»»

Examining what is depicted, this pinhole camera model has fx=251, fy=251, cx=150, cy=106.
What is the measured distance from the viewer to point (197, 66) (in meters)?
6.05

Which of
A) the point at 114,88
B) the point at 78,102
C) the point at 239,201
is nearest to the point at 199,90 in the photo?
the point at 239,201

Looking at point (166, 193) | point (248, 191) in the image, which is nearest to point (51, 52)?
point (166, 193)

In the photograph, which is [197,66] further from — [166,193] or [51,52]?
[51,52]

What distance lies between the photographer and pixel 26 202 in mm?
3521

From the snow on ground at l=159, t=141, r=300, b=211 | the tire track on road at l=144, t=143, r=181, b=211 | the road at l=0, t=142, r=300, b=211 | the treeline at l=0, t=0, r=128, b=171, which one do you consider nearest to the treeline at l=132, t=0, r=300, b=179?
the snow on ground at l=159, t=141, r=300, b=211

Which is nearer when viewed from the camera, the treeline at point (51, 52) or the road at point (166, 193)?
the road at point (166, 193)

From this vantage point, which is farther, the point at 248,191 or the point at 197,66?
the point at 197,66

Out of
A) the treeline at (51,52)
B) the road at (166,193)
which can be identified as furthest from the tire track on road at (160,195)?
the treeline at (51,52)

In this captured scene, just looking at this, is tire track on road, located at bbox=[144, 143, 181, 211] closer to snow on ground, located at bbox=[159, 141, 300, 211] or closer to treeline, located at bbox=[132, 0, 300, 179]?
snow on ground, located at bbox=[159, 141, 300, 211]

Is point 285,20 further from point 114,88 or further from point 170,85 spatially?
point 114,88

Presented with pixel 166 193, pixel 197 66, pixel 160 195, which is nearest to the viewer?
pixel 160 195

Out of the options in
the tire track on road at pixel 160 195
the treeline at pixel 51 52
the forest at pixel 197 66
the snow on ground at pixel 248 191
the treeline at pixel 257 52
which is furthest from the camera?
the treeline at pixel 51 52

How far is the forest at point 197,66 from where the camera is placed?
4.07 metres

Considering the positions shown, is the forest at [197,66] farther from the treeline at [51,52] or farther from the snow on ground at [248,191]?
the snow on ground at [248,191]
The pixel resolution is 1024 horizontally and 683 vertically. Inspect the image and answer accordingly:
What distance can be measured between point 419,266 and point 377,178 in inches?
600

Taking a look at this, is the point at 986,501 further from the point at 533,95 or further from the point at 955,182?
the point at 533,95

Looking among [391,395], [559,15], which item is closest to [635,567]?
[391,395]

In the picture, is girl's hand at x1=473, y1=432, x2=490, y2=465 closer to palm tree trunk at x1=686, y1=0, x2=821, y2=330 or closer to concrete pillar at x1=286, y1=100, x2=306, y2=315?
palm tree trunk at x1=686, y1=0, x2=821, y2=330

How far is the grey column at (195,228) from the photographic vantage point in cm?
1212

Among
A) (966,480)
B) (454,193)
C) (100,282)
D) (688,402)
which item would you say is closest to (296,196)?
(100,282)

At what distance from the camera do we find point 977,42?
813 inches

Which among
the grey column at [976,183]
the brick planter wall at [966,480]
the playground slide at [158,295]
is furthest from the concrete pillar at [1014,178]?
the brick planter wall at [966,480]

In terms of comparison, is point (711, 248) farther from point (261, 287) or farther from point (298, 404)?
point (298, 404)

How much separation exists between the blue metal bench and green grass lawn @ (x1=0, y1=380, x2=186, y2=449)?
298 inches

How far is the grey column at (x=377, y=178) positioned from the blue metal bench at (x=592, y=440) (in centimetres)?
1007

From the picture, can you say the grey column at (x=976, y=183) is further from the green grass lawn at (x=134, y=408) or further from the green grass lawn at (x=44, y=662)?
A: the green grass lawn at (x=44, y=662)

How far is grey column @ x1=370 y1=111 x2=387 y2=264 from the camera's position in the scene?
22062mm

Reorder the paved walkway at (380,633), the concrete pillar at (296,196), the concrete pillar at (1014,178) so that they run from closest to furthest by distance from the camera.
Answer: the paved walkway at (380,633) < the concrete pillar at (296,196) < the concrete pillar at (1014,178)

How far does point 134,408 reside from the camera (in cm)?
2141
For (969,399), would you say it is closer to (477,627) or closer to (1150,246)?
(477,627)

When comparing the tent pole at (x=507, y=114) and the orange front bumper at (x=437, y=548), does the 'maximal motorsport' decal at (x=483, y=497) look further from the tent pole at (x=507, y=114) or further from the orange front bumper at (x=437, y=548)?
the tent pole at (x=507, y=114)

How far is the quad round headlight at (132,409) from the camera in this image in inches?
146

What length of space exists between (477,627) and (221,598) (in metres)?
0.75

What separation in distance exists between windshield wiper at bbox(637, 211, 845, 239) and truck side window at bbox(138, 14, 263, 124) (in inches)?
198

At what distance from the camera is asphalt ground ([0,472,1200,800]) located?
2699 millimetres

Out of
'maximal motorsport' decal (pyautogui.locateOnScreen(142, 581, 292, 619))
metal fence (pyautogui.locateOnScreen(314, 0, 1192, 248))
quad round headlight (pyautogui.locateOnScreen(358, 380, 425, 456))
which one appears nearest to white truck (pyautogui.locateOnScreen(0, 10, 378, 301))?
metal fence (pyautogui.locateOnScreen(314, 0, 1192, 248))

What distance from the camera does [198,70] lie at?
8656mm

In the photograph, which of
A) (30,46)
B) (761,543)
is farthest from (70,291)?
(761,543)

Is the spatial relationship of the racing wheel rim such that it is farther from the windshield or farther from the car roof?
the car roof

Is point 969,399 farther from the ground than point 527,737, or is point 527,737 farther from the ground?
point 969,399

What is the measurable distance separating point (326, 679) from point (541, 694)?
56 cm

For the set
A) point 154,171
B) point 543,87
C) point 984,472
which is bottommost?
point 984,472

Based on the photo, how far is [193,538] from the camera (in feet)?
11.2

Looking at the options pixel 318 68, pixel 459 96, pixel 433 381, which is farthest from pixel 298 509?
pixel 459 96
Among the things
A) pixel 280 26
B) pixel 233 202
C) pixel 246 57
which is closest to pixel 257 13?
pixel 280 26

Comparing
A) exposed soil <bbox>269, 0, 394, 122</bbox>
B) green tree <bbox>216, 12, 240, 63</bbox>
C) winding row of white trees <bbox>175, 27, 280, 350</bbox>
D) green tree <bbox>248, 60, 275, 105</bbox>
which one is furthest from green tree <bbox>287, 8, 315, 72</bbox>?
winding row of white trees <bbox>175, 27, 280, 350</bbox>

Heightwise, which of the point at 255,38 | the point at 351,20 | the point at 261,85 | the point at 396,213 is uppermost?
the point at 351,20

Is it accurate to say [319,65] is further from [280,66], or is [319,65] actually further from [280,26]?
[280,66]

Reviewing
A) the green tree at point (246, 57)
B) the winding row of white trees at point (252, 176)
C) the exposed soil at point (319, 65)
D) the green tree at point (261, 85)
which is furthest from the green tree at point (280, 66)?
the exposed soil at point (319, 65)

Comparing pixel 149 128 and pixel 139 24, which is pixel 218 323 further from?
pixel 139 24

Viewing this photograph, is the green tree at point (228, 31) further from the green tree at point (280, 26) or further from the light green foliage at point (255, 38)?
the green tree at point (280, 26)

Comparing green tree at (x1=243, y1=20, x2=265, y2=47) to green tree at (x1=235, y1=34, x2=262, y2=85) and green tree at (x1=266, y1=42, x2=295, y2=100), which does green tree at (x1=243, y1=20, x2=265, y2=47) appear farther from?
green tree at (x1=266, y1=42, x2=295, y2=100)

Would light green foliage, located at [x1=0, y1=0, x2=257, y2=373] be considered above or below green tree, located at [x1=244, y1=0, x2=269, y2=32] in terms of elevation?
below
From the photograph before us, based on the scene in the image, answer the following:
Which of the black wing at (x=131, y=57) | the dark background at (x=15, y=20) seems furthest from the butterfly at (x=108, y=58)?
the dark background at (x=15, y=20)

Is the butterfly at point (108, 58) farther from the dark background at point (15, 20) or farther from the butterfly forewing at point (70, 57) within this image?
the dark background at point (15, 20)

««

- Set task
Reproduce word for word everything from the line containing "In terms of comparison, is" down to the line containing "A: the green grass lawn at (x=44, y=662)", including both of those lines.

- Answer to this task
In terms of comparison, is point (711, 248) farther from point (261, 287) or farther from point (298, 404)?
point (298, 404)

How much separation exists between the blue metal bench and green grass lawn @ (x1=0, y1=380, x2=186, y2=449)?
298 inches

How far is the grey column at (x=377, y=178) positioned from the blue metal bench at (x=592, y=440) (in centimetres)?
1007

From the picture, can you say the grey column at (x=976, y=183) is further from the green grass lawn at (x=134, y=408) or further from the green grass lawn at (x=44, y=662)?
A: the green grass lawn at (x=44, y=662)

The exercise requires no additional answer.